- **SOURCE TEXT**
Having
finished reading the excruciatingly detailed, and at times painful, sex and
technology induced exploits of James and Vaughan in the novel Crash, I have found myself still in
shock by the world that J.G. Ballard has inhabited with his characters. Centered
around the airport, the world in which James roams the streets is a massive
labyrinth of highways, fly-overs, and major avenues. No matter where James is
going, whether its Seagrave’s auto shop or Helen Remington’s home, the airport
is used as a point of reference; ‘We were moving through a development zone on
the southern fringes of the airport’ (pg. 92). The airport appears to be the
center of James’ technology-dominated, a place where thousands of people
interact on a daily basis with the greatest of transportation technologies,
planes. James often describes ‘aircraft taking off from London Airport across
the western perimeter [as] constellations of green and red that seemed to be
shifting about large pieces of the sky’ (pg. 139). James recognizes that like
cars, planes are on invisible highways as they cross the large sky, only with
the capability of reaching greater distances than cars. There is a sense of
continuity in the traffic, as if it could not be halted to a full stop,
regardless of how heavy it is. In the end, a car accident, irrespective to the
amount of cars involved, will never be able to fully halt the flow of traffic.

- **EXCERPTED RECORDS**
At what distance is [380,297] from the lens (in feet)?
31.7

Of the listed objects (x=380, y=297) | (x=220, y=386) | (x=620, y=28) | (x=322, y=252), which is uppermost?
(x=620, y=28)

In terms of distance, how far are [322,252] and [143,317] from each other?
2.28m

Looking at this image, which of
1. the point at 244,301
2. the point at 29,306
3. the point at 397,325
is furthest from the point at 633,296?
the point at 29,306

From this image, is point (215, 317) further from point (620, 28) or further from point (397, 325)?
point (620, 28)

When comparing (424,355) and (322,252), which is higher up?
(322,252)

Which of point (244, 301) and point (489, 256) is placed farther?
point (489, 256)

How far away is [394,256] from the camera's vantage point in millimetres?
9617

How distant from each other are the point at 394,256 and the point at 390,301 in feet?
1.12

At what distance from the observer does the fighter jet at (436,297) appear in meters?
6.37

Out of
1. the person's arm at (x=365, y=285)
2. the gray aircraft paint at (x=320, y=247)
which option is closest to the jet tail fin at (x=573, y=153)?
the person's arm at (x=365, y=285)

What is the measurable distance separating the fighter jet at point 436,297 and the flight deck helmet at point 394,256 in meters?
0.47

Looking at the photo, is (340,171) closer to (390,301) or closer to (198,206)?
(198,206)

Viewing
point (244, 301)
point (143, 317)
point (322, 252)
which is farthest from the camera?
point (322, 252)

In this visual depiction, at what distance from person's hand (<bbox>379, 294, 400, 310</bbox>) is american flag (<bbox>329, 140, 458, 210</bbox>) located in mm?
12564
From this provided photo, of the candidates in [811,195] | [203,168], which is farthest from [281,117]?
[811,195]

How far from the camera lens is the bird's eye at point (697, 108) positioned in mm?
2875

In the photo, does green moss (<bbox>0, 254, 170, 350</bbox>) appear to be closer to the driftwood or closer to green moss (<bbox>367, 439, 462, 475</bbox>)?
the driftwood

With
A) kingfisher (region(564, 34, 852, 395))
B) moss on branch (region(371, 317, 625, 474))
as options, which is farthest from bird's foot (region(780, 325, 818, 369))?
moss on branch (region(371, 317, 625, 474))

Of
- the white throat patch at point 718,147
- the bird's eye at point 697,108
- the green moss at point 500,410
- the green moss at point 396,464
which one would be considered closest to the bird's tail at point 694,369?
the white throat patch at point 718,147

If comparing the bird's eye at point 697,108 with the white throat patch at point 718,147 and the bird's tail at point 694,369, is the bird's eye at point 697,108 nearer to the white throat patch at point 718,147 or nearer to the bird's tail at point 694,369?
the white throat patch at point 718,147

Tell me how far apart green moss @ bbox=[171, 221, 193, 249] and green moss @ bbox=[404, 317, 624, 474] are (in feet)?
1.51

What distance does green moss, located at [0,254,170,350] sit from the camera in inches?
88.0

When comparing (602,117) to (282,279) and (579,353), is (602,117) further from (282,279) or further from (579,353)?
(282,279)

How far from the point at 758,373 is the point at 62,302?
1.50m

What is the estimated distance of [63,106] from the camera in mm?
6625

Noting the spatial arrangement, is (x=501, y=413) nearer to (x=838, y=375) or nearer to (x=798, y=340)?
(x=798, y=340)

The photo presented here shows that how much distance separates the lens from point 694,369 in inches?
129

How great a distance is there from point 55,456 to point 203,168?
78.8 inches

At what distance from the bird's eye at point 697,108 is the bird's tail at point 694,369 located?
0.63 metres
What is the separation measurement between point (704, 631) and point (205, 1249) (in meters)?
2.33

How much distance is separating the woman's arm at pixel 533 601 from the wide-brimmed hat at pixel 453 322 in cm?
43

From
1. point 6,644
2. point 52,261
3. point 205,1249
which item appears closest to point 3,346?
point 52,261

- **REQUEST**
Extend the essay on the airport and traffic in J.G. Ballard's novel Crash, picking up after its last sentence.

- **SOLVED EXERCISE**
Does James’ crash instigate the burgeoning of a life philosophy based on the
flow of traffic? Is Vaughan nothing but a figment of James’ imagination, an
attempt to comprehend the fairness of his own car crash?
Near the end of the novel, I began to doubt Vaughan existence
as a physical human. There are a few passages that feed my suspicion of James
creating Vaughan’s character just like the narrator from Fight Club does when he creates his alter ego Tyler Durden. The
fact that James’ often makes absurd assumptions of what other people are
thinking promotes the untrustworthiness in his story telling. For example, at
the end of Crash, James explains that
Vaughan follows his wife constantly with the possible intention of killing her
in an accident, James feels ‘uncertain whether Vaughan would try to crash his
car into Catherine’s, [yet he] made no attempt to warn her’ (pg. 218). The
failure to tell a person you love that the ‘nightmare angel of highways’ (pg.
84) was after them seems to be an indication that James is either crazy or that
he has no love for Catherine, which is simply not true. In addition, Catherine
must have noticed if a man, that she supposedly knows, had followed her by car
on a daily basis yet she ‘never referred to Vaughan’s pursuit of her’ (pg. 216).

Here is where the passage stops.